Even though we always seem take the easy road and use a pre-cooked pizza crust, there no doubt that homemade crust will taste even more amazing. Need a good homemade pizza crust recipe? Here’s the one I use.
2/3 cup water
1/2 teaspoon sugar
1 package (2 1/4 teaspoons) active dry yeast
1 1/2 cups bread flour, plus more as needed
1 1/2 tablespoons cornmeal
2 teaspoons extra-virgin olive oil
1/2 teaspoon fine salt
In a large bowl, dissolve sugar and yeast in warm water (water to 100 to 110 degrees F) and let stand for 5 minutes.
Lightly spoon flour into dry measuring cups and level with a knife. Add flour, cornmeal, oil and salt to yeast mixture; stir until soft dough forms. Turn dough out onto a floured surface and knead until even, about 5 minutes. Add bread flour as needed to prevent dough from sticking to hands. Place dough in a large bowl coated with cooking spray and turn to coat.

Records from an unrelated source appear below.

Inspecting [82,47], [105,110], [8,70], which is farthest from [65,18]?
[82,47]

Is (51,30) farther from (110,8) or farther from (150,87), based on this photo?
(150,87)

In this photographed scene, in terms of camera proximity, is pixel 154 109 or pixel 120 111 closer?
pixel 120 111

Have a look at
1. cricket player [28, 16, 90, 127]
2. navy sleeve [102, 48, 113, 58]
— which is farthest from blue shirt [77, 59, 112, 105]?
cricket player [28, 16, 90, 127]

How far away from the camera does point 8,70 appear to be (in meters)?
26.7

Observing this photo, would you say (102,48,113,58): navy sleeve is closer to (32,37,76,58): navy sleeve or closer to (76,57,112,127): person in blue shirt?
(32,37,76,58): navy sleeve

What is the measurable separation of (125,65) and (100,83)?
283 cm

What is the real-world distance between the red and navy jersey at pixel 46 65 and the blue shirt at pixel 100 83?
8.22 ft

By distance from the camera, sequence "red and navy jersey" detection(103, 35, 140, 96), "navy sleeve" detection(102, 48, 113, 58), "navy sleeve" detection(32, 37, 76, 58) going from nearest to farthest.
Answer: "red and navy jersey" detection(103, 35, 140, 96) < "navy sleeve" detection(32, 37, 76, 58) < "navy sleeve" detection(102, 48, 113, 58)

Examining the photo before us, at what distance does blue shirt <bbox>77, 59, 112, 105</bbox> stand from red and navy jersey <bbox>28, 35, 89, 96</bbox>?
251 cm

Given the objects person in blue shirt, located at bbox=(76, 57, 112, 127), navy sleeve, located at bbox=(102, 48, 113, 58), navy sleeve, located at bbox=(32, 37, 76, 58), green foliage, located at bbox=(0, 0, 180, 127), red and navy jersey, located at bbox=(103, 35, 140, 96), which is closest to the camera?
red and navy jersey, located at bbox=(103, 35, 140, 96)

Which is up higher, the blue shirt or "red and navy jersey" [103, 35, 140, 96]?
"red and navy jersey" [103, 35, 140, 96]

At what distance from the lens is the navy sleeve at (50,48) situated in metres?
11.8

Cover and let rise in warm place (about 85 degrees F) free from drafts until doubled in size, about 45 minutes. Gently press 2 fingers into dough; if indentation remains, dough has risen enough. Punch dough down into the shape of a ball.
Lightly re-spray bowl; place dough in bowl, turning to coat again. Cover; let the dough rise again in a warm place for another 30 minutes.
Place the dough on a lightly floured surface and roll out to a 12-inch crust. Top the dough according to pizza instructions.